Quoted passage =
______
PROMISES UPON REQUEST

KIT – Karlsruhe Architecture Symposium – October 20-21, 2023

Growing climate awareness puts architects in a position to comply with more and more specific demands from society, targeting the core of the profession from the outside. In response to these demands, positions emerged within the discipline, promising sustainable approaches to ecological resilience, social inclusion, and economic responsibility:

The Promise of Participation
Participation challenges the idea of the architect as sole author. Built upon the idea of "Nothing about us without us," architects no longer serve as the principal decision-makers; instead, they act as mediators of the interests negotiated by others. To what extent can this shifted role still produce what was formerly known as architecture? Does the promise of participation lead to “Architecture without Architects”, or rather to “Architects without Architecture”?
The Promise of Climate Design
Advancements in scientific research have opened up new avenues for designing and controlling climates. Data production and collection become key to evaluating architectural projects. The emergence of new models questions the adaptation and updating of past architectural constructions. Does the promise of climate design narrow the discipline to aspects that can be simulated, measured and controlled?
______
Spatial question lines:
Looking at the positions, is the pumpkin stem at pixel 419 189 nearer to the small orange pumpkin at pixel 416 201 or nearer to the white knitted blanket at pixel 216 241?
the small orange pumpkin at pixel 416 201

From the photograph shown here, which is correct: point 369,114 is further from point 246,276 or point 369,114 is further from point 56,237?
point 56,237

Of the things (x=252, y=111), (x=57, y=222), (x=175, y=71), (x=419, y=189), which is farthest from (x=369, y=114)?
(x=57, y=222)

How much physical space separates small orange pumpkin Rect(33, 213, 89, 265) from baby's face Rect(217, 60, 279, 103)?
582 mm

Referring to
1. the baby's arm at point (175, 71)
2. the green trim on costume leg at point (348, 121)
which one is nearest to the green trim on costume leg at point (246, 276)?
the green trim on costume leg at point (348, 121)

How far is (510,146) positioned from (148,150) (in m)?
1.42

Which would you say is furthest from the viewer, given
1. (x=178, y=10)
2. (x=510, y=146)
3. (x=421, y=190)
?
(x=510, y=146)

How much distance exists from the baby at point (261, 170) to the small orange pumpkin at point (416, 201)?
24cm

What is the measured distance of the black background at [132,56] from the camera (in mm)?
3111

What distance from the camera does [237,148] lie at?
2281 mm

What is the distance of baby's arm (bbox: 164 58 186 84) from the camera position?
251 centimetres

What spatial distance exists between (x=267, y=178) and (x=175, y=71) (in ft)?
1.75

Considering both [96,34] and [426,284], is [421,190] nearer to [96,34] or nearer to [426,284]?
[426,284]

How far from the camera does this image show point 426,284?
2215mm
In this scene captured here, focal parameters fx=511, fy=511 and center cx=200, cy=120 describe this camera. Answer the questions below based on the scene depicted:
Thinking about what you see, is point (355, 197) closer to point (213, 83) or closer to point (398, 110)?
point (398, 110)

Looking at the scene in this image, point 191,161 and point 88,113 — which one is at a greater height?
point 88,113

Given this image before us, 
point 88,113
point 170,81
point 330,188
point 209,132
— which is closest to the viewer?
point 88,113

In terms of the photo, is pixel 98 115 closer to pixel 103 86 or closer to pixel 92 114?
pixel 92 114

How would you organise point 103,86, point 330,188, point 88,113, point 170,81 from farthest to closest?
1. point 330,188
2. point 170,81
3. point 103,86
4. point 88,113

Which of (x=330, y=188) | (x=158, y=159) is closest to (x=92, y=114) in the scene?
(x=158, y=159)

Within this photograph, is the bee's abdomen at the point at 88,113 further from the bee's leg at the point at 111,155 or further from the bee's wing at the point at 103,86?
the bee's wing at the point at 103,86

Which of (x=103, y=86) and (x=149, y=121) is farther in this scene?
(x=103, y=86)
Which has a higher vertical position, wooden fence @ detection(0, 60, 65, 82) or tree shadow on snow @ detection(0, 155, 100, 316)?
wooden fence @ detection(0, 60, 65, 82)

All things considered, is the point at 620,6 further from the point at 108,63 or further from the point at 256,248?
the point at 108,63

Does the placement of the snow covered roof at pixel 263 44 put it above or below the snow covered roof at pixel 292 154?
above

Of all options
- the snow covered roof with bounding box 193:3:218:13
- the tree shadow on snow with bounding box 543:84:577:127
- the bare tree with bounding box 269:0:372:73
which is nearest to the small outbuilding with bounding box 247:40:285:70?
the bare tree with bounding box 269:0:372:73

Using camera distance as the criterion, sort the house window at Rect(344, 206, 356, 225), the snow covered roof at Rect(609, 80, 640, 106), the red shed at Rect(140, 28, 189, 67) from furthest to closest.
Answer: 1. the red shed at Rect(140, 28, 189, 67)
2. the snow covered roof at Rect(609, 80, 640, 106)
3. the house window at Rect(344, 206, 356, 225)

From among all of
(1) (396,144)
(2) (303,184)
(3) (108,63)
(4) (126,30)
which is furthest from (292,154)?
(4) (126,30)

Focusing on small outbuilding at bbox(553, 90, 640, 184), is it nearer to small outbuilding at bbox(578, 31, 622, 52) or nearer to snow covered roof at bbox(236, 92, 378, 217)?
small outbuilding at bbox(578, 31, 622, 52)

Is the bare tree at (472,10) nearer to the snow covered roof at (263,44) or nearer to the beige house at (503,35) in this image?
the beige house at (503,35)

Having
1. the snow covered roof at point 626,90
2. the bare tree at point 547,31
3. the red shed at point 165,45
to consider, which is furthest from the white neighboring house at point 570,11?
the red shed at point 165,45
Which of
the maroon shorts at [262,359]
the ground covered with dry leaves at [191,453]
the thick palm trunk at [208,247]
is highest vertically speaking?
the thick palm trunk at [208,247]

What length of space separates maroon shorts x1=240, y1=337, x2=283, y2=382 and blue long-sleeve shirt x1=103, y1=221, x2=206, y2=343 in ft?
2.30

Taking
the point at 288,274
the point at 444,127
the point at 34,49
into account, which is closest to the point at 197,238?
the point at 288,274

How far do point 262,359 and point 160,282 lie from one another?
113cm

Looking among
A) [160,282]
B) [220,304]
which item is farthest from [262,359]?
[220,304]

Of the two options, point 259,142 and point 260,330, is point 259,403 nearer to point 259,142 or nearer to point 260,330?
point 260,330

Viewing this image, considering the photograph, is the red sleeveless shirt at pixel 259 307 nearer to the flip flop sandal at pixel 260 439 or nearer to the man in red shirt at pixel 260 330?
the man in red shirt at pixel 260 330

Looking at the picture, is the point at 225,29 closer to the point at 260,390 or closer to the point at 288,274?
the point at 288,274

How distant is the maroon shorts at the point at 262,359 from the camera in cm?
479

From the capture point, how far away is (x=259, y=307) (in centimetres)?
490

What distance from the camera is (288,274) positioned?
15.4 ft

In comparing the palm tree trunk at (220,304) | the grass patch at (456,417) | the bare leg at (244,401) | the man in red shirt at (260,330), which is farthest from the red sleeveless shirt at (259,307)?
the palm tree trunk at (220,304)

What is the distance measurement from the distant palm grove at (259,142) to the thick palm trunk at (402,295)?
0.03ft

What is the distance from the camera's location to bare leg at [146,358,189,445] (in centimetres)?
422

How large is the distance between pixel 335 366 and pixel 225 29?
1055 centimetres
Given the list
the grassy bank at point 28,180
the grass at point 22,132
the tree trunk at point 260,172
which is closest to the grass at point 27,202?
______
Given instruction = Repeat the text on the architecture symposium above word for word, from its title through its final question.

Response to the task =
PROMISES UPON REQUEST

KIT – Karlsruhe Architecture Symposium – October 20-21, 2023

Growing climate awareness puts architects in a position to comply with more and more specific demands from society, targeting the core of the profession from the outside. In response to these demands, positions emerged within the discipline, promising sustainable approaches to ecological resilience, social inclusion, and economic responsibility:

The Promise of Participation
Participation challenges the idea of the architect as sole author. Built upon the idea of "Nothing about us without us," architects no longer serve as the principal decision-makers; instead, they act as mediators of the interests negotiated by others. To what extent can this shifted role still produce what was formerly known as architecture? Does the promise of participation lead to “Architecture without Architects”, or rather to “Architects without Architecture”?
The Promise of Climate Design
Advancements in scientific research have opened up new avenues for designing and controlling climates. Data production and collection become key to evaluating architectural projects. The emergence of new models questions the adaptation and updating of past architectural constructions. Does the promise of climate design narrow the discipline to aspects that can be simulated, measured and controlled?